Operational metrics provide detail and are useful to help identify service disruptions, problems, capacity planning, and areas for improvement. These metrics are often directly actionable. Operations can use these metrics to proactively identify potential service disruptions, isolate the cause of a problem, and evaluate the effectiveness of the team. Engineering uses these metrics to determine if the service design is meeting the design requirements, identify areas for design improvements, and provide data necessary for planning new services and upgrades.

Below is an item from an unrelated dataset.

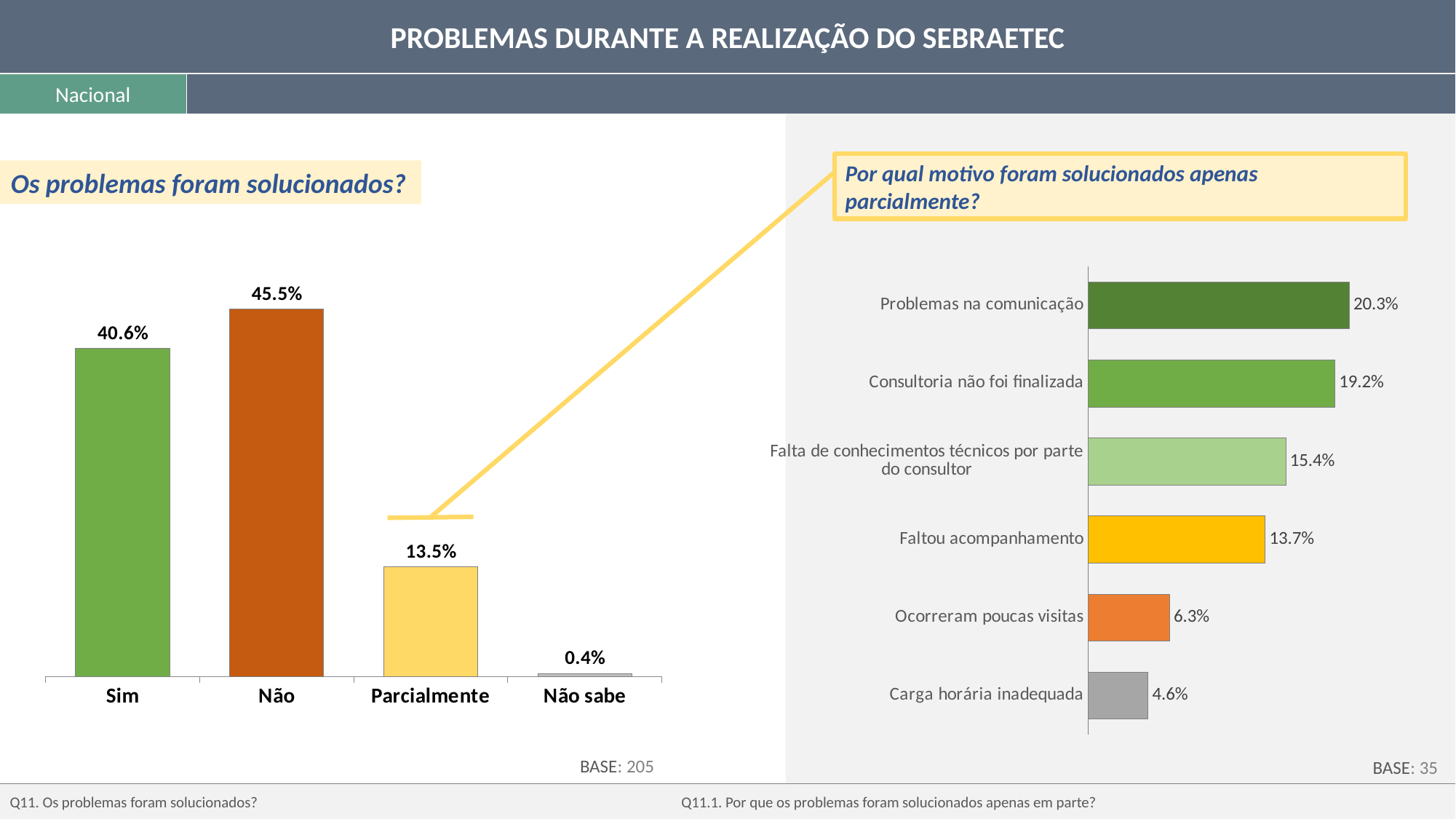
In the right chart 'Por qual motivo foram solucionados apenas parcialmente?', what is the value for 'Faltou acompanhamento'? 13.7% In the left chart 'Os problemas foram solucionados?', which category has the lowest value? Não sabe In the left chart 'Os problemas foram solucionados?', what is the value for 'Não'? 45.5% In the right chart 'Por qual motivo foram solucionados apenas parcialmente?', how many categories are shown? 6 In the left chart 'Os problemas foram solucionados?', which category has the highest value? Não In the left chart 'Os problemas foram solucionados?', what is the value for 'Parcialmente'? 13.5% In the left chart 'Os problemas foram solucionados?', what is the difference between 'Não' and 'Sim'? 4.9% In the right chart 'Por qual motivo foram solucionados apenas parcialmente?', which is larger: 'Consultoria não foi finalizada' or 'Falta de conhecimentos técnicos por parte do consultor'? Consultoria não foi finalizada What kind of chart is the right chart 'Por qual motivo foram solucionados apenas parcialmente?'? Bar chart In the left chart 'Os problemas foram solucionados?', how many categories are shown? 4 In the right chart 'Por qual motivo foram solucionados apenas parcialmente?', which category has the highest value? Problemas na comunicação In the right chart 'Por qual motivo foram solucionados apenas parcialmente?', what is the value for 'Carga horária inadequada'? 4.6%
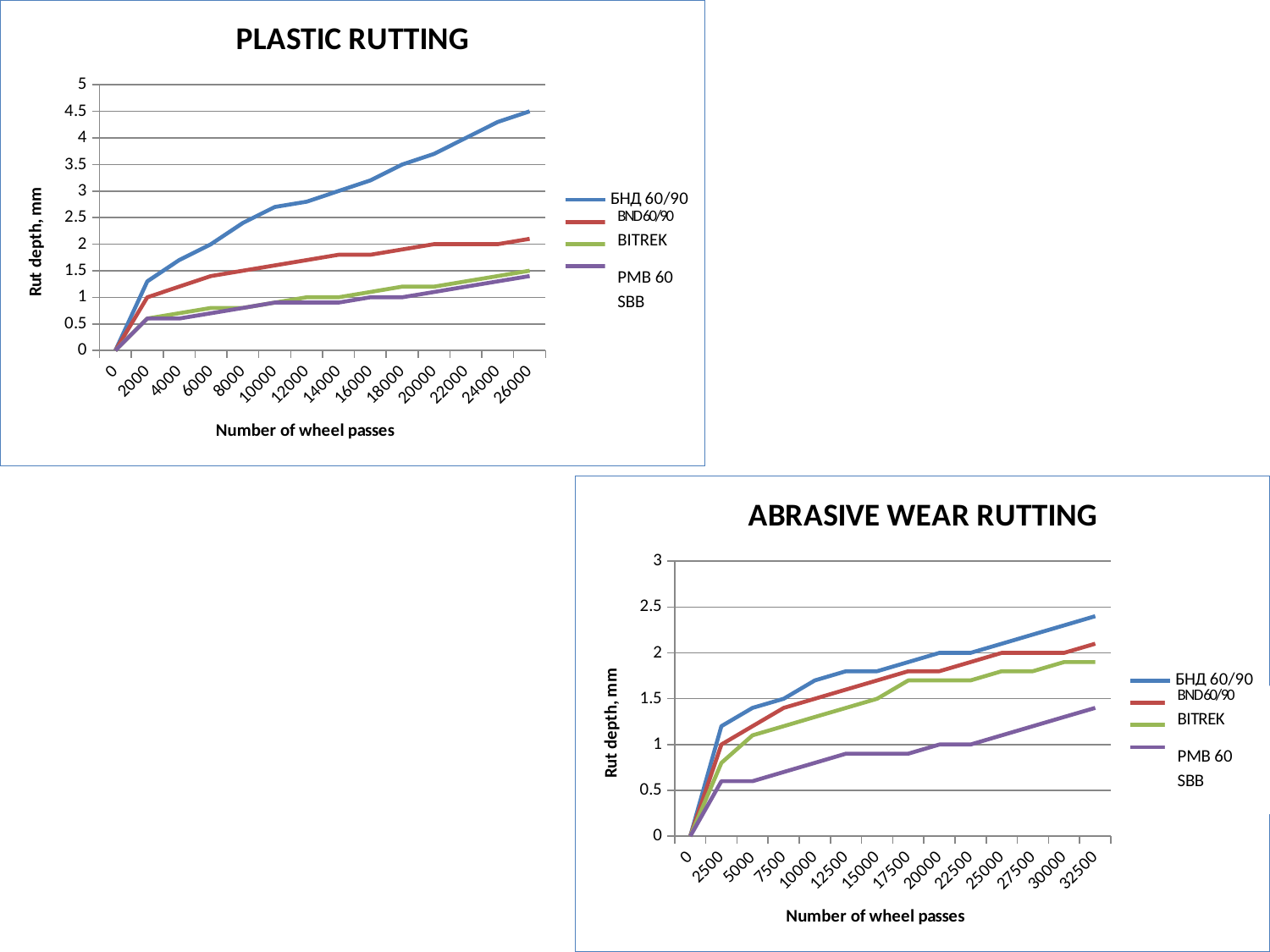
How many lines are plotted in the PLASTIC RUTTING chart? 4 What kind of chart is the PLASTIC RUTTING chart? line chart In the ABRASIVE WEAR RUTTING chart, which series has the highest rut depth at 32500 wheel passes? БНД 60/90 What is the y-axis title of the ABRASIVE WEAR RUTTING chart? Rut depth, mm In the PLASTIC RUTTING chart, is the value for БНД 60/90 at 10000 wheel passes greater or less than 2? greater In the PLASTIC RUTTING chart, which series has the highest rut depth at 26000 wheel passes? БНД 60/90 What kind of chart is the ABRASIVE WEAR RUTTING chart? line chart How many points are labelled on the x axis of the ABRASIVE WEAR RUTTING chart? 14 In the ABRASIVE WEAR RUTTING chart, is the value for БНД 60/90 at 2500 wheel passes greater or less than 1? greater In the PLASTIC RUTTING chart, do the rut depth values rise or fall as the number of wheel passes increases? rise In the PLASTIC RUTTING chart, is the value for БНД 60/90 at 26000 wheel passes greater or less than 4? greater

Good metrics should be aligned with operational factors that indicate the health of the service and the design requirements. Metrics, just like every other aspect of a system design, are driven by requirements. The specific design requirements and criteria should be used to define metrics that measure how that aspect of the service is meeting the specified design objective. Historical metrics are valuable to baseline performance and can be used to configure thresholds or historical reference in problem isolation and forecasting.
For example, if you have employed a differentiated services strategy you should be monitoring the traffic volume and queue discards for each class of service you’ve defined. This will help you understand if your traffic projections are accurate and the QOS design is meeting the system requirements. Historical data can help identify traffic trends that influenced the change and determine if it was due to growth, a new application or service, or a “Mother’s Day” traffic anomaly.
Sometime metrics are more valuable when correlated with other metrics. This is true for both strategic and operational metrics. In such cases it is often useful to create a composite metric.
Google, for example, has a health score composed from page load time and other metrics that is briefed to the senior execs daily. In another example, perhaps the calls between the web front end and the SSO are only of concern if they are not directly related to the number of users connecting. In this case a composite metric may provide operations a key piece of information to proactively identify a potential service disruption or reduce MTTR.
Few performance management systems have the capability to create composite metrics within the application. There are always ways around that, but usually involve writing custom glueware.
Metrics should have a specific purpose. The consumers of the metrics should find value in the data – both the data itself and the way it is presented. Like every aspect of the service, metrics should be in a Demingesque continual improvement cycle. Metric definitions, the mechanism to collect them, and how they are communicated to their audience need to be constantly evaluated.
Metrics often become useless if the metric becomes the process objective. Take the time to resolve an incident for example. This metrics can provide valuable insight into the effectiveness of the operations staff and processes; however, it seldom does. This is because most operations managers know this and continually press their staff to close tickets as soon as possible to keep MTTR low. The objective of the operations process is not to close tickets quickly, but to support customer satisfaction by maintaining the service. Because the metric becomes the objective, it looses its value. This is difficult enough to address when the service is managed in-house, but when it becomes outsourced, that is even more troublesome. Operations SLAs often specifically address MTTR. If the service provider is contractually obligated to keep MTTR low, they will focus on closing tickets even if the issue remains unresolved.